Although earthbound vehicles have typically been the target of efforts to reduce carbon emissions by utilizing hybrid and electric motors, the air-travel industry is also slowly starting to adopt the technology as well—especially when it comes to short, regional hops. One needs only to look at the recent Uber Elevate summit—where major players in the aerospace industry (think NASA, Bell Helicopter, and Embraer) came together to share their progress toward the goal of creating electric flying taxis for quick commutes—or the maiden flight of the hybrid Workhorse Surefly (both of which occurred earlier this month) to see how quickly the segment is progressing.
Now, charter provider JetSuite has announced that it will be the first recipient of the Zunum Aero hybrid-electric airplane, which could enter service as early as 2022. The company currently plans to refresh its fleet with up to 100 of the new planes, which can carry as many as 12 passengers—though JetSuite will use the more spacious six- or nine-passenger configurations—for distances up to 1,000 miles (far enough to reach L.A. from the Bay Area, or travel from New York to Cleveland), all while eliminating up to 80 percent of the carbon footprint left by a comparable plane.
“Zunum aircraft will significantly reduce our fuel consumption, making flights more efficient and cost effective,” says Alex Wilcox, founder and CEO of JetSuite. “We certainly have seen a shift in the industry in terms of customers moving away from whole aircraft and fractional ownership, and a desire to participate in a shared economy. We believe this mentality is in direct alignment with the notion of living in a more sustainable world and reducing carbon emissions, which is one of greatest benefits in partnering with Zunum.”
The new plane is powered by two low-noise electric propulsors that give it a maximum cruising speed of 340 mph (not quite as fast as these jets, but perfect for short trips). Instead of fuel, the wings contain banks of modular battery packs that can be upgraded as new technology becomes available to ultimately transition to fully electric flight.

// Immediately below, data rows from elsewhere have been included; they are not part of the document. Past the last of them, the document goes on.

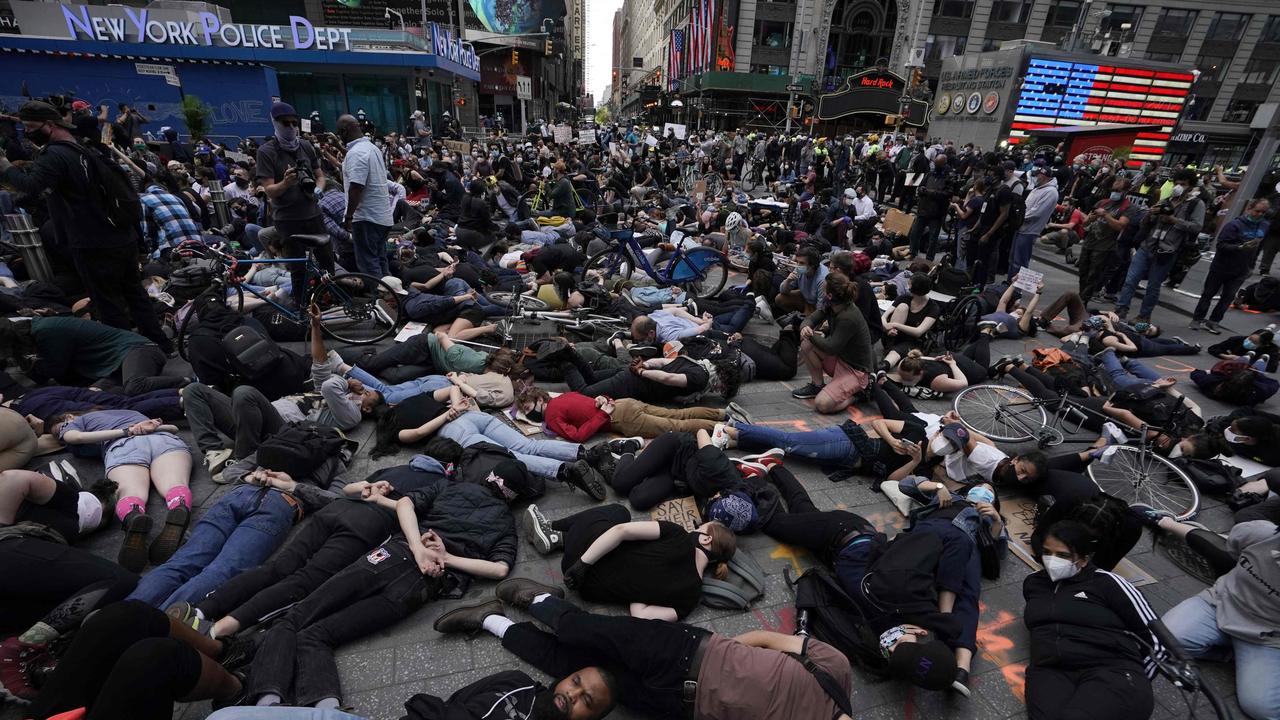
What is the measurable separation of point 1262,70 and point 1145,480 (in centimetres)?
6059

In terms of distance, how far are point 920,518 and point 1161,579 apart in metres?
2.13

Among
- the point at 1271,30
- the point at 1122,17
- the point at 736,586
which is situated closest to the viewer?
the point at 736,586

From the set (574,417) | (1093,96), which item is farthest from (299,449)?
(1093,96)

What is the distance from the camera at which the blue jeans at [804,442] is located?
543cm

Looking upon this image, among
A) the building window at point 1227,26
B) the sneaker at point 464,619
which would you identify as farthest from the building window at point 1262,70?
the sneaker at point 464,619

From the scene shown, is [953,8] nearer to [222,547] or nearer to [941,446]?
[941,446]

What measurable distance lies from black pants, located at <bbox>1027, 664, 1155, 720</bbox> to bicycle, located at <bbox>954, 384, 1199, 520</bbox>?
1839 mm

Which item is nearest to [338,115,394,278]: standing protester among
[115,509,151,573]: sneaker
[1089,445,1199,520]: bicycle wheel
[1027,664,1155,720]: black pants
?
[115,509,151,573]: sneaker

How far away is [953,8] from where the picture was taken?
1714 inches

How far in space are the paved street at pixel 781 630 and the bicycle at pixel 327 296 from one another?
2827 mm

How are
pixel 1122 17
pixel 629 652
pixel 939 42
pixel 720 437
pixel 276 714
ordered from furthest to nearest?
1. pixel 939 42
2. pixel 1122 17
3. pixel 720 437
4. pixel 629 652
5. pixel 276 714

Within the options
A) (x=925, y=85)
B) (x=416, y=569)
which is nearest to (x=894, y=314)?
(x=416, y=569)

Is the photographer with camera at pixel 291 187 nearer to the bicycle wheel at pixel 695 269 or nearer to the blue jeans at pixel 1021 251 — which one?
the bicycle wheel at pixel 695 269

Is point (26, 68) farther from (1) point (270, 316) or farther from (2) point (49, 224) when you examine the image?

But of course, JetSuite—partially owned by JetBlue, which also has a stake in Zunum—is not solely motived by eco-consciousness. “Zunum’s aircraft and mission fits very well with our desire to service abandoned markets in the U.S. by recapturing the short-haul market,” says Wilcox. “Since the year 2000, overall travel is up by a third, but flights under 500 miles are down by a third. It would take 1,000 aircraft to capture that lost market, and we believe that our commitment to purchasing 100 Zunum aircraft is a great start.”
Thanks to its low noise output, efficiency, and short runway requirements, the new craft will play an integral role in JetSuite’s plan to reinvigorate the declining regional flight market. Fliers will be able to land at more airports, putting them closer to their ultimate destination, reducing time spent on the ground in transit. Its electric motors also make it an obvious choice for mountain getaways, as combustion engines become less efficient as the air gets thinner. “This airplane will be the new flying SUV,” explains Wilcox.
Unfortunately, it will be a while before we see the Zunum in flight, and launch dates have a tendency to slip when it comes to innovative new aircraft. That said, Wilcox is optimistic, saying that the Zunum will be fully integrated into its fleet as soon as possible.